We can see above that the best matches for brother have some semantic similarity to the word "brother". We see common male family relations like "son" and "nephew" and some words that might appear commonly near "son" like "favorite" in  phrases like "favorite son.

In [32]:
emb1 = embeddings[vocab["animal"]]
emb2 = embeddings[vocab["animal"]]
emb3 = embeddings[vocab["dog"]]

emb4 = emb1 - emb2 + emb3
emb4_norm = (emb4 ** 2).sum() ** (1 / 2)
emb4 = emb4 / emb4_norm

emb4 = np.reshape(emb4, (len(emb4), 1))
dists = np.matmul(embeddings_norm, emb4).flatten()

top5 = np.argsort(-dists)[:10]

for word_id in top5:
    print("{}: {:.3f}".format(vocab.lookup_token(word_id), dists[word_id]))

dog: 1.000
dodo: 0.285
obsolete: 0.282
tests: 0.276
boys: 0.265
shop: 0.254
fernandez: 0.254
sponsored: 0.247
communities: 0.246
twins: 0.239


While this implementation is far from ideal, we see that if we subtract animal from animal we get something empty which maps the next added vector to itself in this vector manipulation.

In [46]:
emb1 = embeddings[vocab["king"]]
emb2 = embeddings[vocab["male"]]
emb3 = np.zeros(emb1.shape)

emb4 = emb1 - emb2 + emb3
emb4_norm = (emb4 ** 2).sum() ** (1 / 2)
emb4 = emb4 / emb4_norm

emb4 = np.reshape(emb4, (len(emb4), 1))
dists = np.matmul(embeddings_norm, emb4).flatten()

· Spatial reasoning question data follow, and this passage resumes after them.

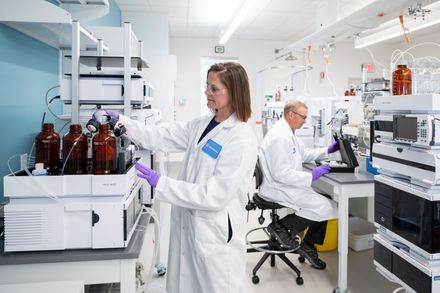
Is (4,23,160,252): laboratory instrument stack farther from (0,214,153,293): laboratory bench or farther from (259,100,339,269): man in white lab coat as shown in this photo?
(259,100,339,269): man in white lab coat

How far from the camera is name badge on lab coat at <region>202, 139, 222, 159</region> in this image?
4.84 feet

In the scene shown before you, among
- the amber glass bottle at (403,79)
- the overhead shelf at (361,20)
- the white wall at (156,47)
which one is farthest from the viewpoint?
the white wall at (156,47)

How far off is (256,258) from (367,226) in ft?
3.68

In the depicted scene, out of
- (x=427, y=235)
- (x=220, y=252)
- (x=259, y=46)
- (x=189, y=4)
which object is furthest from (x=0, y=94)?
(x=259, y=46)

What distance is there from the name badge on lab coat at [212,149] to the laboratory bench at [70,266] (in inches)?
19.5

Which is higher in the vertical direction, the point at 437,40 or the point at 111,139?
the point at 437,40

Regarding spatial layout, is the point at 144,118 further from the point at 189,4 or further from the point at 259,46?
the point at 259,46

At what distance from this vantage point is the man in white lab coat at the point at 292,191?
2402mm

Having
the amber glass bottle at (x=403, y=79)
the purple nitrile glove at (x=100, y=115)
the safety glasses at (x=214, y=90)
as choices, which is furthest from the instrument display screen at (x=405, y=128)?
the purple nitrile glove at (x=100, y=115)

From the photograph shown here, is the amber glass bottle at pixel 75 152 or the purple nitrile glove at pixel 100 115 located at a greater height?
the purple nitrile glove at pixel 100 115

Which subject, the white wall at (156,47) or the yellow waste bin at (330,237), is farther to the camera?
the white wall at (156,47)

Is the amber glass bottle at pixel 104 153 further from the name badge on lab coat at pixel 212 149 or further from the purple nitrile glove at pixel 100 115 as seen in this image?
the name badge on lab coat at pixel 212 149

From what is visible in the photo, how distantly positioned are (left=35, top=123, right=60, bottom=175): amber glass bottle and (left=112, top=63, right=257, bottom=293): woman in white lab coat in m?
0.37

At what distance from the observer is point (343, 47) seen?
730 cm
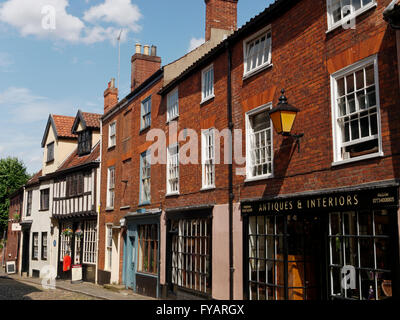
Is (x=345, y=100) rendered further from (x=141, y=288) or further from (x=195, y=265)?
(x=141, y=288)

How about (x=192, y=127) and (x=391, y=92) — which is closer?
(x=391, y=92)

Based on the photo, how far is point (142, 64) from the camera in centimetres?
2239

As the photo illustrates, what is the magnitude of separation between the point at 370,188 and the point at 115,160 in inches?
623

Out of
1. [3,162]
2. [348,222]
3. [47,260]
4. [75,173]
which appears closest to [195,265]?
[348,222]

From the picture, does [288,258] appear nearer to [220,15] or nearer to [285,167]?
[285,167]

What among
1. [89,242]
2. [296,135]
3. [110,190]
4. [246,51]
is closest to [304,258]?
[296,135]

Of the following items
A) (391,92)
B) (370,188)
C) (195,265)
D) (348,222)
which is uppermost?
(391,92)

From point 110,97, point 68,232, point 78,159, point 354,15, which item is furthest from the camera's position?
point 78,159

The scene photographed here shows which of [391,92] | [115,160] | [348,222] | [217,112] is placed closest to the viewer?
[391,92]

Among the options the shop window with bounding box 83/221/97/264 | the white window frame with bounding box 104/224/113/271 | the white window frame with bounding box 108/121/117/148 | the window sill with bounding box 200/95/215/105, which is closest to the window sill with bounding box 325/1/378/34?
the window sill with bounding box 200/95/215/105

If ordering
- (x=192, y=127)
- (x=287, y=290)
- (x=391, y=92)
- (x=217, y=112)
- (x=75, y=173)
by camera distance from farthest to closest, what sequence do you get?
(x=75, y=173) → (x=192, y=127) → (x=217, y=112) → (x=287, y=290) → (x=391, y=92)

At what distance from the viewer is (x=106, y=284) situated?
20578 millimetres

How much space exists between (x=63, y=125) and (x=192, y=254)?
18717mm

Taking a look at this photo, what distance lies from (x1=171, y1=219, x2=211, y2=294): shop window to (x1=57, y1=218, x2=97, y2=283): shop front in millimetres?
9435
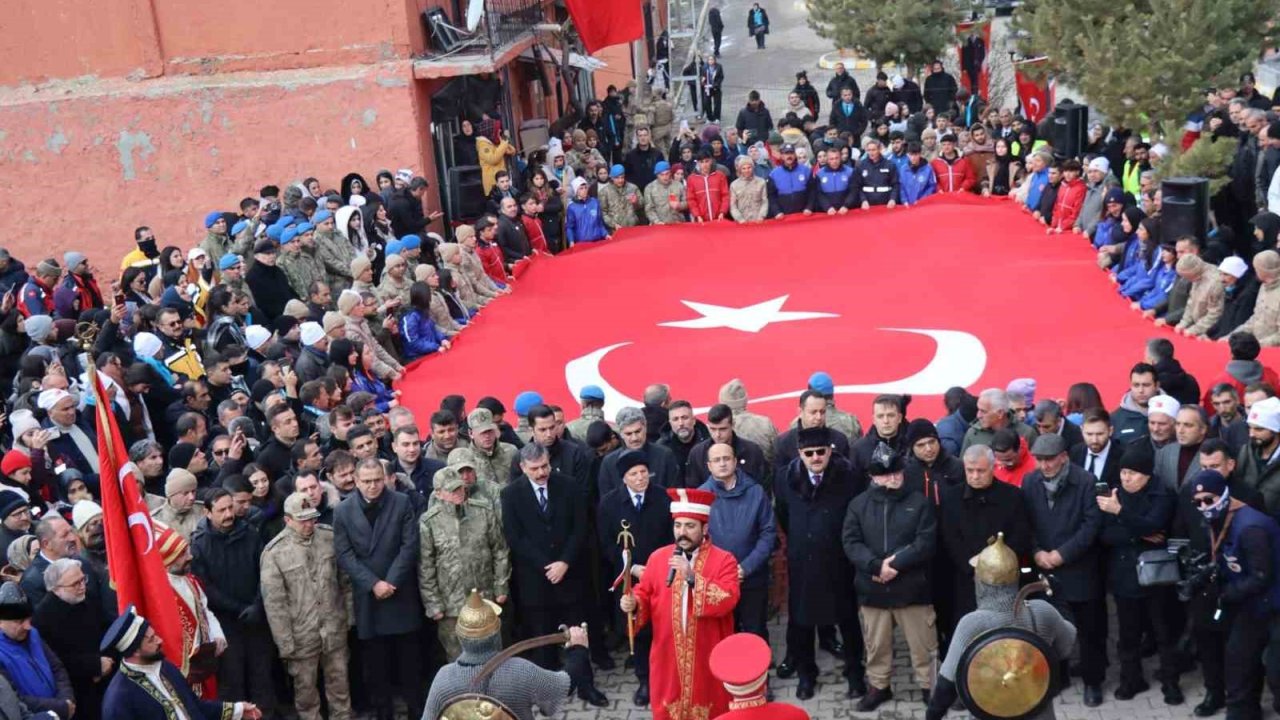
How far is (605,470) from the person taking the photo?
365 inches

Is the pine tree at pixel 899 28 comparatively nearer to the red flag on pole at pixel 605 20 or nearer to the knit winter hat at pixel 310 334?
the red flag on pole at pixel 605 20

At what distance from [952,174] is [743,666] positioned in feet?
41.5

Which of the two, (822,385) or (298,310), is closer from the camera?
(822,385)

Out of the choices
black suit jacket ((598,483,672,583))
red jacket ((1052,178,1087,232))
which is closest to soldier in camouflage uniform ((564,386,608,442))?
black suit jacket ((598,483,672,583))

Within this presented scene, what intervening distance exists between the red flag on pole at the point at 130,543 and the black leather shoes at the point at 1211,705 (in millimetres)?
5296

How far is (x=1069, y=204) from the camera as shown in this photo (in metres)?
15.5

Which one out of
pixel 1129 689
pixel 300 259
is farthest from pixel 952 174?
pixel 1129 689

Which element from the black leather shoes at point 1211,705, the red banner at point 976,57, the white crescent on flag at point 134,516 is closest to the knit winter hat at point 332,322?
the white crescent on flag at point 134,516

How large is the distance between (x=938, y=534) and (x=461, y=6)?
1254 centimetres

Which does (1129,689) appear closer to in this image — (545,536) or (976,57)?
(545,536)

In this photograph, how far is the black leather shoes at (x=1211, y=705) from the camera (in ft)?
27.3

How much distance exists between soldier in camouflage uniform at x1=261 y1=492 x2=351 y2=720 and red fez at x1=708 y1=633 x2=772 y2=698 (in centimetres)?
325

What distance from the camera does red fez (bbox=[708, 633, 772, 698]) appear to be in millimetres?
5902

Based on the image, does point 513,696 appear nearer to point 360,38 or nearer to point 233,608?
point 233,608
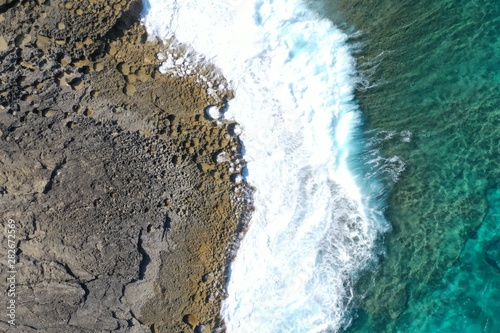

top5 = np.argsort(-dists)[:10]

for word_id in top5:
    print("{}: {:.3f}".format(vocab.lookup_token(word_id), dists[word_id]))

king: 0.712
fastra: 0.286
provisions: 0.262
scott: 0.261
ahk: 0.250
queen: 0.249
newport: 0.245
terror: 0.241
clement: 0.238
valkyria: 0.231


While it is not as good as the example referred to in the paper, we see that when we subtract "male" from "king" we capture "queen" in the top ten closest vectors.

##BERT

After some thought, I have decided to move the BERT portion of this to another notebook. This one is getting too long and too messy, but they will be in the same repo and comparisons of the two models will be done in that notebook.